Putting aside political wrangling, the 123 newly elected parliamentarians braved heavy rains Saturday evening to be sworn in by King Norodom Sihanouk at a soggy ceremony outside the Royal Palace.
Leaders of the three main political parties joined the ceremony, which formally gave birth to a new National Assembly but offered no solution to the standoff between the ruling CPP and the Alliance of Democrats.
Palace officials and honor guard members shouted good wishes to King Sihanouk as he emerged from Tevear Vinichay temple and rewarded about 30 well-dressed guards with 40,000 riel each.
The ceremony was broadcast on TVK, and only TVK reporters were allowed inside the palace during the ceremony, despite a request from Information Minister Lu Laysreng to permit journalists to cover the event.
The King welcomed Deputy Prime Minister Sar Kheng as the first parliamentarian to arrive. Sam Rainsy and Funcinpec President Prince Norodom Ranariddh later walked side by side through the palace grounds, leading a train of Funcinpec and Sam Rainsy Party parliamentarians to the temple steps for a photograph.
Prime Minister Hun Sen and top CPP leaders Heng Samrin and Chea Sim arrived at the palace last and approached King Sihanouk together.
Strong winds and rain cut short a normally prolonged picture session, capturing only a few photographs of the smiling monarch and the new Assembly members. North Korean bodyguards then covered King Sihanouk with an umbrella and supported him for the 20-meter walk to the Serey Mukol temple.
Inside the temple, Prince Ranariddh and Sam Rainsy ignored Prime Minister Hun Sen but shook hands with Chea Sim and National Assembly honorary president Heng Samrin inside the temple.
Party leaders sat clearly divided at a table, from which they took political oaths led by supreme monks Tep Vong and Bou Kry. Hun Sen sat between Heng Samrin and Chea Sim, while 75-year-old CPP parliamentarian Chea Soth, the oldest Assembly member, separated Chea Sim from Prince Ranariddh.
Opposition leader Sam Rainsy said Sunday morning that he and the prime minister did not acknowledge each other throughout the evening.
“We pretended not to see each other,” he said.
At Tep Vong’s prompting, parliamentarians chanted, in unison, promises to serve the nation.
“We promise not to exploit the national interest for personal, family and partisan interests. We will sacrifice our lives, in the present time and in the future, to protect Cambodia’s independence, national sovereignty and territory, according to the law of the land and sea borders in 1963 and 1969,” parliamentarians said, echoing Tep Vong’s reading.
“We swear to fight against corruption, social injustice and to advocate a compromise for the nation to keep peace and national security,” they chanted.
Parliamentarians closed the ceremony sipping from small glasses of oath water for nearly an hour.
Sam Rainsy said politics was not on the menu for the royal feast that followed the oath.
“The King extended his welcome to his guests and discussed his music but did not [talk] about political affairs even one word,” Sam Rainsy said.

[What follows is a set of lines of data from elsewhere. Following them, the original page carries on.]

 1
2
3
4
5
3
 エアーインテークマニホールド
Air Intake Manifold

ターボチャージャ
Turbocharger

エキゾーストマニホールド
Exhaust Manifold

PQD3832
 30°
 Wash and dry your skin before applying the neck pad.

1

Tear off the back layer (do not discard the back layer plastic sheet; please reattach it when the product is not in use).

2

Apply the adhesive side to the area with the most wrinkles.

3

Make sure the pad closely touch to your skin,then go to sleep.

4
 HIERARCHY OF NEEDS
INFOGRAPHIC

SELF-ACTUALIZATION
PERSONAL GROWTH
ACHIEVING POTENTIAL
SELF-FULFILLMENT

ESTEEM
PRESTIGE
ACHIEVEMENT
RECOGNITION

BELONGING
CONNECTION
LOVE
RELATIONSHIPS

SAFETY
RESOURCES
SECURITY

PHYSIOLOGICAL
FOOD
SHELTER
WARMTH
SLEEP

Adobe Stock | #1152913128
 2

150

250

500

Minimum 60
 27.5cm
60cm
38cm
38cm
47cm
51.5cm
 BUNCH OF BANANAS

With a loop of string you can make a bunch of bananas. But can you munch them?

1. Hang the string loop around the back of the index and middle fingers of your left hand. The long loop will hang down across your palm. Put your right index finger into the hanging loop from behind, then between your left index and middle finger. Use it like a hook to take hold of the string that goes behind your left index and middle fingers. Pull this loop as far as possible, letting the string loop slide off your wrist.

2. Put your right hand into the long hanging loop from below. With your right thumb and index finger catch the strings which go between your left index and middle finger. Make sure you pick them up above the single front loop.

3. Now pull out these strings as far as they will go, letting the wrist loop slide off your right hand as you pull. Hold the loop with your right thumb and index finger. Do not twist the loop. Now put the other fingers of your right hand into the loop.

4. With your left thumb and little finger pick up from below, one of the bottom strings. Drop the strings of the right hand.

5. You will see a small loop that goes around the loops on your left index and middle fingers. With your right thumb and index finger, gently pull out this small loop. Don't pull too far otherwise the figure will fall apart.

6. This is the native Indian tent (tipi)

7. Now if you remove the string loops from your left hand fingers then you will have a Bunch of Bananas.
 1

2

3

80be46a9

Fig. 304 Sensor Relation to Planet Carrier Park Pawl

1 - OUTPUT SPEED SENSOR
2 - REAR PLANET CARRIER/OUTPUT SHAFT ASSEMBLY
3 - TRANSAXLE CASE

More than 300 police were stationed in the rain Saturday to block traffic and secure the palace, according to Bodyguard Department Director Sim Sophal.
The swearing-in ceremony is one of many phases in the new government’s formation, according to Constitutional Council member Say Bory. At least 87 parliamentarians must now convene at the Assembly to validate their immunity, he said Sunday.
After receiving immunity, it is the duty of the three political parties to elect Assembly leaders, he said, or the Assembly will be useless.
Saturday’s event, according to Sam Rainsy, makes the second mandate under Hun Sen a temporary government.
Om Yentieng, adviser to the prime minister, said Sunday that Hun Sen’s capacity in office remains as before.
CPP spokesman Khieu Kanharith marked the occasion as a small step toward negotiations between the CPP and the Alliance.
“The swearing-in ceremony means that we have opened the door widely, which the Sam Rainsy Party closed,” he said. Khieu Kanharith maintained that a political compromise may be brokered only if the Alliance stops demanding a new prime minister.
Although the ruling and opposition party leaders made no effort to talk Saturday, conversations shared between Prince Ranariddh, Chea Sim and Chea Soth established a “good environment” for compromise, Khieu Kanharith said. No plans for negotiations were scheduled Sunday.